(Things to do):
1. In the essay about Ayya Khema's book, what career has the writer moved into after a lifetime as a trainer?
2. Continue the essay about Ayya Khema's book from the point where it stops.

When I first read these words on the cover of Ayya Khema’s book over15 years ago, I was struck with two diverse feelings. While the book is basically about Buddhist meditation, the title powerfully jumped out at me and felt like a state of mind I wanted to acquire. My initial reaction was, “What in the world does this mean?” It felt like throwing in the towel and just lying down until the end.” After the words in my brain sunk into my heart, I immediately felt a rush of “relaxation and freedom.”
The dualistic feelings were at war inside of me. On one hand, during most of my life, my tendency to lean towards perfectionism made this statement feel like giving up. On the other hand, I had this intense feeling of curiosity and thoughts of, “Wow, I wonder what it would feel like to remain in this feeling state of freedom?”
“Say Yes! Don’t prepare, just show up and start anywhere,” a poem I wrote or read somewhere sounds like the perfect blend of both feelings. What would happen if I just remained open without striving, only curious? The rest of this sentence could be, “and knowing nothing.” Now those words send another shock to my body!
All of my life I have been a trainer who knew! Who knew how to lose weight, how to get strong, how to prevent falling and how to feel younger. Now I am finding my move into a coaching career has taken me to a place of not knowing. Coaching with curiosity, open ears and heart allows for discovery of what happens next, what will appear in the silence, allowing pondering and deep feelings immerge. Recovering from a lifetime of “never enough,” what can be found below those feelings? What does “good enough” mean? Being nothing special, cultivating an ordinary mind?
Does this release the lifetime of pressure, allowing the river to flow fast or slow, straight or meandering, over rocks or into a smooth lake, damming up and stopping forward progress or falling over the cliff to create a huge noise, electric energy and danger?

(Extracted information):
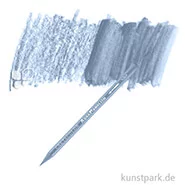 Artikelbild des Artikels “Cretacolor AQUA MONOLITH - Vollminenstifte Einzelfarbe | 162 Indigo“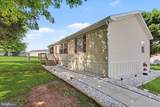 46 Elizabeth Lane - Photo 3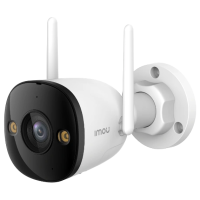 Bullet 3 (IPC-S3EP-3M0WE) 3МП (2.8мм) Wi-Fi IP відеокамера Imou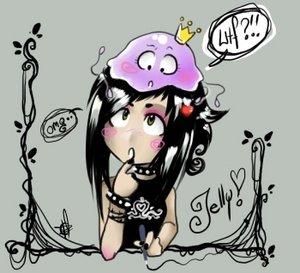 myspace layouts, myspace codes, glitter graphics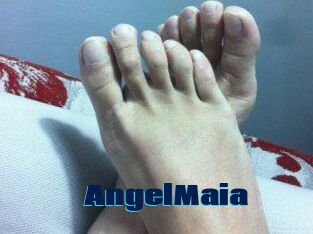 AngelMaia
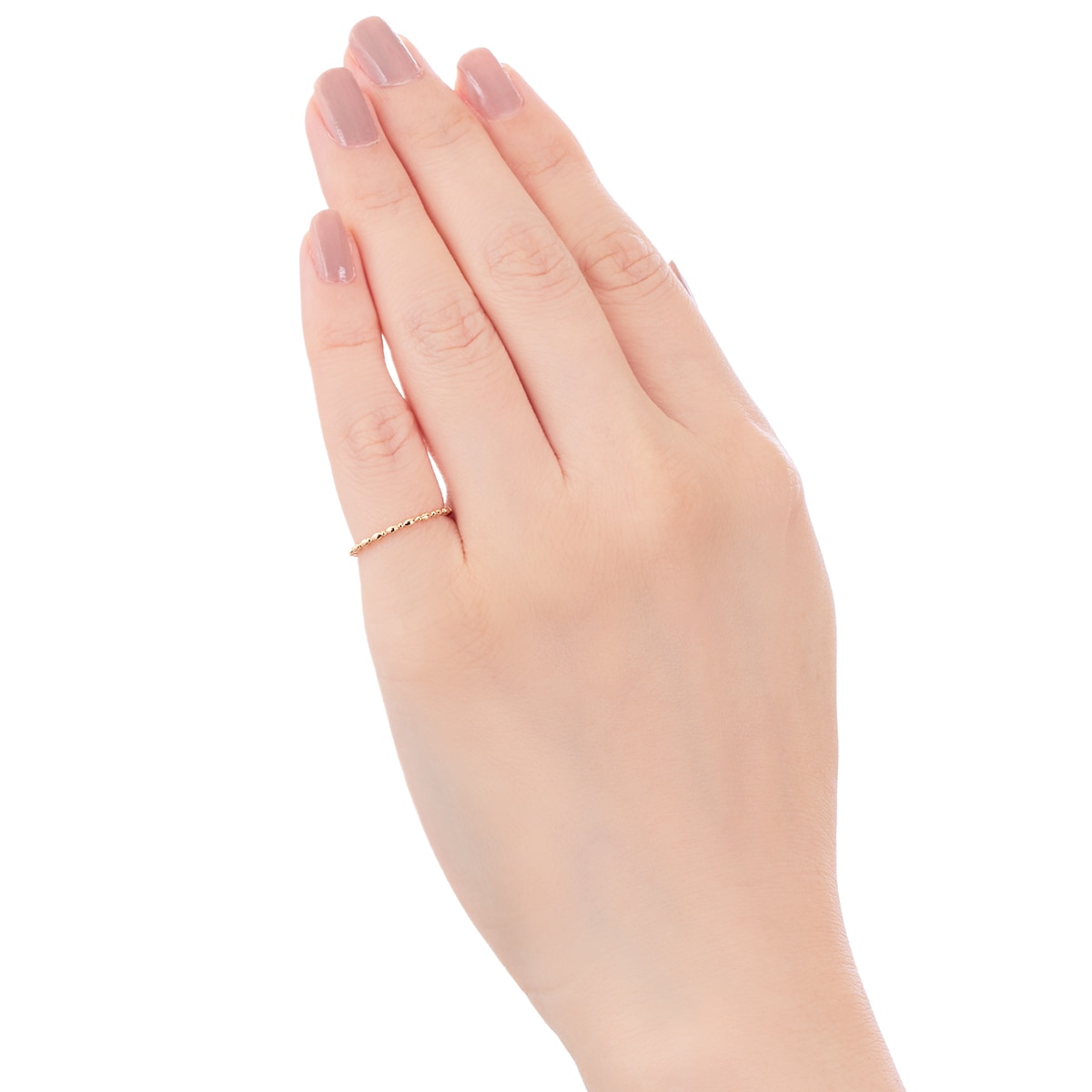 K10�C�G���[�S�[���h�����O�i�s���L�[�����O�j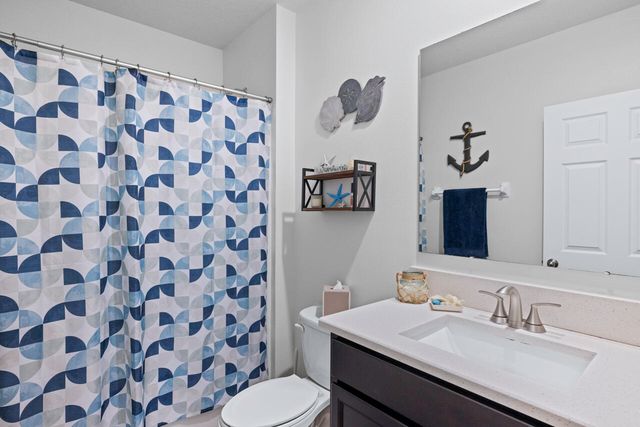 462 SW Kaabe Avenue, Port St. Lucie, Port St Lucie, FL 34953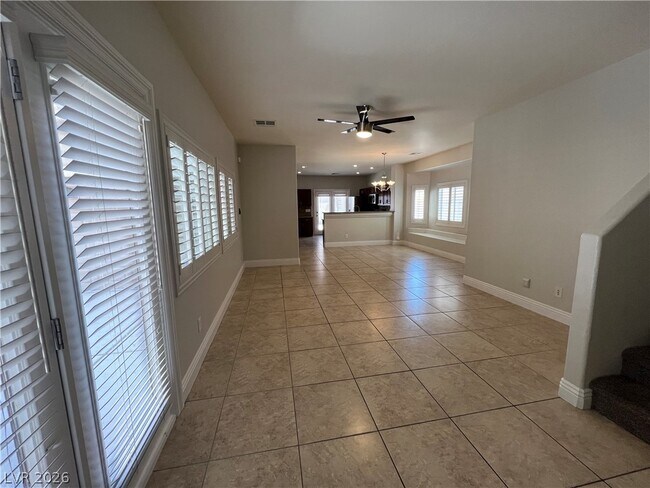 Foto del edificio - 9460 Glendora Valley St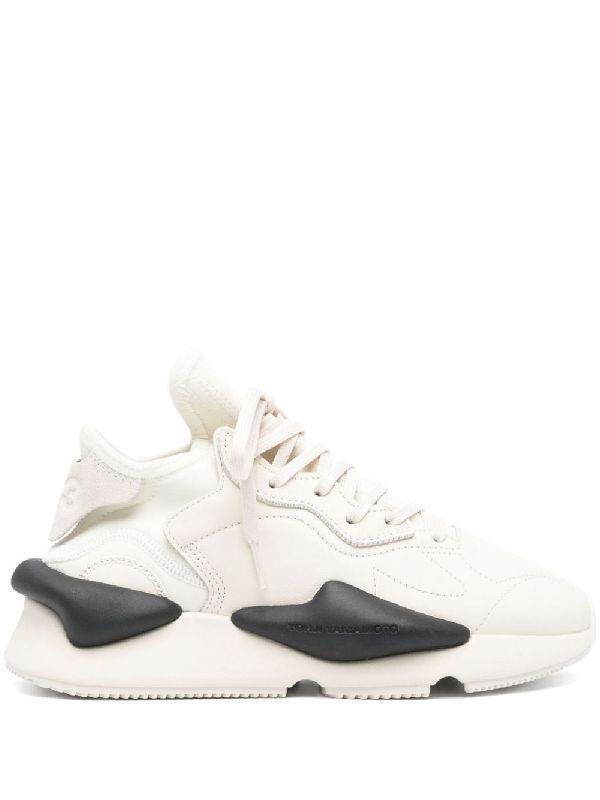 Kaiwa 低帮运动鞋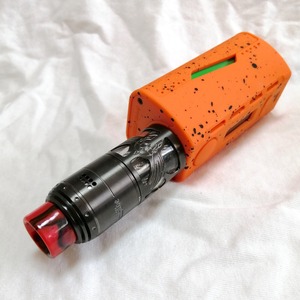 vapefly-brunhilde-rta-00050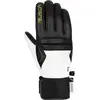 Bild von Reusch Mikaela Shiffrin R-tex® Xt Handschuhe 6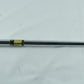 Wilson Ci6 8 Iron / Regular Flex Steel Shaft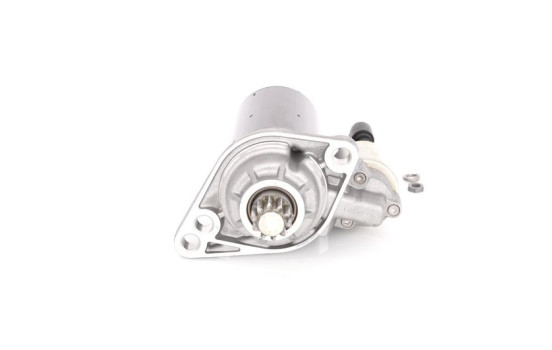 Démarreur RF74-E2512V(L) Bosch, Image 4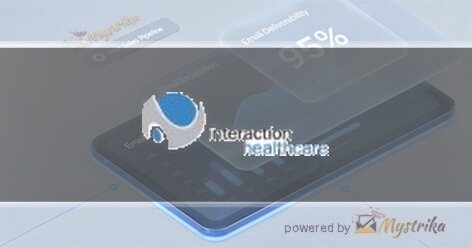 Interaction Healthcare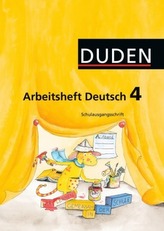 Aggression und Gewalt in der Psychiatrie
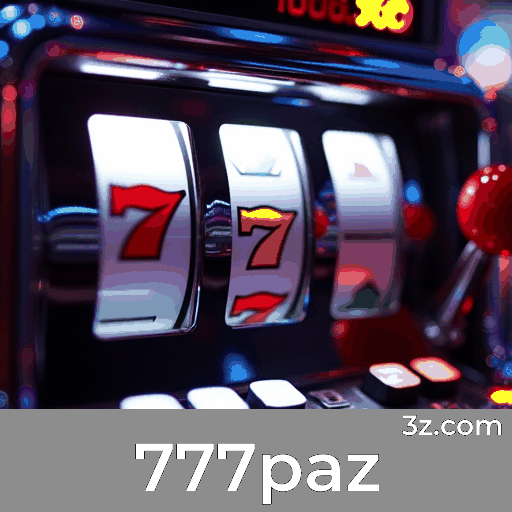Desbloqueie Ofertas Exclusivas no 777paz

(Results of the exercise):
1. A coaching career.

2.
As the year has closed and a new year is being born, I wonder what waits in the next section of time as the world divides up the months, days, and years into separations? Is this time just a continuum of last year? Is it a time to place a marker that divides this year from last year? Does the time spent looking forward bring new energy or same old same old?
As I ponder these thoughts, I wonder what it would feel like to place Ayya Khema words below my feet, using them as a firm foundation to go through the next section of time. Being nobody, going nowhere…I wonder where it will take me if I stay open and curious.
Finally, I feel I am at a point in time where it is good enough, I have no where to go, all I have to do is show up and wait, see what will happen, stay open and curious, wondering, not shutting down the flow of energy by pre-thinking, assuming and prejudging. Just breathe and see what happens.
As I ponder the New Year, what would it feel like to be “nobody, going no where, knowing nothing?” Well, it actually feels full of energy, freedom and like a river flowing easily, traveling where, I do not know. I will wait and see.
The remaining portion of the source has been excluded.